━━ Supplied entries ━━
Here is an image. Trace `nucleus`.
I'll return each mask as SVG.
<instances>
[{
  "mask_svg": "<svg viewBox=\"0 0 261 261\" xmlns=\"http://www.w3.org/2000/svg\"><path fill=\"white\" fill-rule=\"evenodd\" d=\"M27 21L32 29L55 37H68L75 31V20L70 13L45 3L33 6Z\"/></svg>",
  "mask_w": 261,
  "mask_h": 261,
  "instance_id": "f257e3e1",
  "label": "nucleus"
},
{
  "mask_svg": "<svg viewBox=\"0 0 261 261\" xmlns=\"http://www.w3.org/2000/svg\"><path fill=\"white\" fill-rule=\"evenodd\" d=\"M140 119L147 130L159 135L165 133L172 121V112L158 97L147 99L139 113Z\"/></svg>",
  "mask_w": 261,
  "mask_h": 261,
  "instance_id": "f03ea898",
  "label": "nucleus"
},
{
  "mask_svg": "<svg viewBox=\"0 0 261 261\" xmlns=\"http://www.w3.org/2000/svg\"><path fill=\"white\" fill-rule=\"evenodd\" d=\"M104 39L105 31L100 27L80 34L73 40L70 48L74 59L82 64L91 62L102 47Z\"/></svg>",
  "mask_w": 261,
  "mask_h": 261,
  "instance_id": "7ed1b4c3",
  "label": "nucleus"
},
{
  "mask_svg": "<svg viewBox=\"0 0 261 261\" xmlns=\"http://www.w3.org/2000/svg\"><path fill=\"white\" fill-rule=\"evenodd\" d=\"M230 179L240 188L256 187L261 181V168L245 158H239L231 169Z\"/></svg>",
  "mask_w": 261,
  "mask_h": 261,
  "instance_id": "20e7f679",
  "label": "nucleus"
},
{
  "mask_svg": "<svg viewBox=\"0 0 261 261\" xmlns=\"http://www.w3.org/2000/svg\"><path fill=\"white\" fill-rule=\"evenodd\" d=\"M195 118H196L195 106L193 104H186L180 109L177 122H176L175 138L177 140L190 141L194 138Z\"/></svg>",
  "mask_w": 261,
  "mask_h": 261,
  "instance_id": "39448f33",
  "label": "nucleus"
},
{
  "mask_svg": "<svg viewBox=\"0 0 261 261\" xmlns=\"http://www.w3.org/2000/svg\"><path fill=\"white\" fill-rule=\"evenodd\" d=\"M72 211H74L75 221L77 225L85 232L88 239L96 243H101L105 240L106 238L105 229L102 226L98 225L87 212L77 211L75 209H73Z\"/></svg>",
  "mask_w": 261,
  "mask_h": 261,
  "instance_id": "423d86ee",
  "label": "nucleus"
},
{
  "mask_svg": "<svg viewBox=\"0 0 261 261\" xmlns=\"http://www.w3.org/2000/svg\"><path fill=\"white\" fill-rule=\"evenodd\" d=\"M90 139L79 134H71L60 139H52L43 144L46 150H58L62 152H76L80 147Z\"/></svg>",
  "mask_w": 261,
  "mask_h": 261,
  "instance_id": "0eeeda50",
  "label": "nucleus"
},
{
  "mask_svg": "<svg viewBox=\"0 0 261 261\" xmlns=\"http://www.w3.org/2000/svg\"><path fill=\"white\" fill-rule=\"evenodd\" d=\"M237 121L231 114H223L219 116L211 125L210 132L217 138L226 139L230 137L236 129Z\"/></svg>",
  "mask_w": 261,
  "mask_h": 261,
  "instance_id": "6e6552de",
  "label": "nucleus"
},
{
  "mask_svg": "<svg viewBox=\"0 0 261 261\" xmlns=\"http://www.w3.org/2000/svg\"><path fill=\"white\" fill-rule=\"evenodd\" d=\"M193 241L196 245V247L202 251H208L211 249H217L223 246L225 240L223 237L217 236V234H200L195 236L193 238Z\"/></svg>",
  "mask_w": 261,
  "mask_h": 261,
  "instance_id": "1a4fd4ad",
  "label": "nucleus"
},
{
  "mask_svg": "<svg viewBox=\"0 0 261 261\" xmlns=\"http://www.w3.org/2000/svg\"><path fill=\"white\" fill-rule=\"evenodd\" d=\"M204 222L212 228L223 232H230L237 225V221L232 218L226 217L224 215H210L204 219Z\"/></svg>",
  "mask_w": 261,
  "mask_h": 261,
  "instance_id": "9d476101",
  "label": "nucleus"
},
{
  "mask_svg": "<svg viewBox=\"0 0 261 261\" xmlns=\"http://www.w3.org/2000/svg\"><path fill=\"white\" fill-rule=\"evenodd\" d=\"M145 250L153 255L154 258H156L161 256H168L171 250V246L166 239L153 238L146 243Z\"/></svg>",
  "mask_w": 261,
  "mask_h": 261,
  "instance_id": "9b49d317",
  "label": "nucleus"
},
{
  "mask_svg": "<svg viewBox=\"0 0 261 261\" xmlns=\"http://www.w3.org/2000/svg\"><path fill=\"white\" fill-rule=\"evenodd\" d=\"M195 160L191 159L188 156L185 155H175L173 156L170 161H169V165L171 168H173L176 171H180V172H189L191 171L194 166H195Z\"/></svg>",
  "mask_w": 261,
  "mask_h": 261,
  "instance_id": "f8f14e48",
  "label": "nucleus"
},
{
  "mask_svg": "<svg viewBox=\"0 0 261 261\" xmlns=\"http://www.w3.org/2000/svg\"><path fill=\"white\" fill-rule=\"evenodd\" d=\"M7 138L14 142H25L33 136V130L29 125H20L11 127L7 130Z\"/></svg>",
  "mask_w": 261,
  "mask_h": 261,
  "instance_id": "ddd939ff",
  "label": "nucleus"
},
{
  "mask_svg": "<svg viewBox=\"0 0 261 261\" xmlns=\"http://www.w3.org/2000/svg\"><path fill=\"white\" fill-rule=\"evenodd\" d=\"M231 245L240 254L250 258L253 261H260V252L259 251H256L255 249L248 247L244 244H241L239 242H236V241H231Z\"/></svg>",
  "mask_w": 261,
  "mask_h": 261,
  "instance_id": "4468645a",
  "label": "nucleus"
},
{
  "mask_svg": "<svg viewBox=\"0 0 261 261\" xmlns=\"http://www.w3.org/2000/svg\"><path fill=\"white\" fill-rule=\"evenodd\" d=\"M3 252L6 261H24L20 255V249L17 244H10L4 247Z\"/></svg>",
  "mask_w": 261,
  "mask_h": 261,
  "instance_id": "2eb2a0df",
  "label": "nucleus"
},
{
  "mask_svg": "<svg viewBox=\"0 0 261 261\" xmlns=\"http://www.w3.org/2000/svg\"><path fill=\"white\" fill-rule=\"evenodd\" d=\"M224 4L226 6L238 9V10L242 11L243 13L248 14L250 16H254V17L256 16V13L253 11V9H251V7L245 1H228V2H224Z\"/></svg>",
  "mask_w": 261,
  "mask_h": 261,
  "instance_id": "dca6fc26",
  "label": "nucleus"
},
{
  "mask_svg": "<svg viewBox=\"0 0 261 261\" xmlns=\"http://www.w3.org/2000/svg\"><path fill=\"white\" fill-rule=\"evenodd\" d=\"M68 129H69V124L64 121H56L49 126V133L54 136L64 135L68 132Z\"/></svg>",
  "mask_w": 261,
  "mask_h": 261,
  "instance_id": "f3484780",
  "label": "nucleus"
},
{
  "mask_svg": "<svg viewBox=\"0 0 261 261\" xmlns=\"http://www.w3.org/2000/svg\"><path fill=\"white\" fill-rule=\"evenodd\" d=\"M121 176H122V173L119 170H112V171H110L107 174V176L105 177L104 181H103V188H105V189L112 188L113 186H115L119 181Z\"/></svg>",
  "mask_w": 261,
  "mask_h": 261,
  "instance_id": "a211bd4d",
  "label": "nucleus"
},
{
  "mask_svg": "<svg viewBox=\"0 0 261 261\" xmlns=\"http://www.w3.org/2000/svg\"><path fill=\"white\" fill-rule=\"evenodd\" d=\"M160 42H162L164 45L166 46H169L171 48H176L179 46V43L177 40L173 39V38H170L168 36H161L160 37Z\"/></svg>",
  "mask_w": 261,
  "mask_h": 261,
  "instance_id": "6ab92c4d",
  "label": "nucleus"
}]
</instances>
━━━
Rewrite the data from its start through the line containing "118H196L195 106L193 104H186L180", changing every "instance_id" to "mask_id" and leaving everything else unchanged.

Here is an image. Trace `nucleus`.
I'll return each mask as SVG.
<instances>
[{
  "mask_svg": "<svg viewBox=\"0 0 261 261\" xmlns=\"http://www.w3.org/2000/svg\"><path fill=\"white\" fill-rule=\"evenodd\" d=\"M27 21L32 29L55 37H68L75 31V20L70 13L45 3L33 6Z\"/></svg>",
  "mask_w": 261,
  "mask_h": 261,
  "mask_id": "f257e3e1",
  "label": "nucleus"
},
{
  "mask_svg": "<svg viewBox=\"0 0 261 261\" xmlns=\"http://www.w3.org/2000/svg\"><path fill=\"white\" fill-rule=\"evenodd\" d=\"M140 119L147 130L159 135L165 133L172 121V112L158 97L147 99L139 113Z\"/></svg>",
  "mask_w": 261,
  "mask_h": 261,
  "mask_id": "f03ea898",
  "label": "nucleus"
},
{
  "mask_svg": "<svg viewBox=\"0 0 261 261\" xmlns=\"http://www.w3.org/2000/svg\"><path fill=\"white\" fill-rule=\"evenodd\" d=\"M104 39L105 31L100 27L80 34L73 40L70 48L74 59L82 64L91 62L102 47Z\"/></svg>",
  "mask_w": 261,
  "mask_h": 261,
  "mask_id": "7ed1b4c3",
  "label": "nucleus"
},
{
  "mask_svg": "<svg viewBox=\"0 0 261 261\" xmlns=\"http://www.w3.org/2000/svg\"><path fill=\"white\" fill-rule=\"evenodd\" d=\"M230 179L240 188L256 187L261 181V168L245 158H239L231 169Z\"/></svg>",
  "mask_w": 261,
  "mask_h": 261,
  "mask_id": "20e7f679",
  "label": "nucleus"
},
{
  "mask_svg": "<svg viewBox=\"0 0 261 261\" xmlns=\"http://www.w3.org/2000/svg\"><path fill=\"white\" fill-rule=\"evenodd\" d=\"M195 118H196L195 106L193 104H186L180 109L177 122H176L175 138L177 140L190 141L194 138Z\"/></svg>",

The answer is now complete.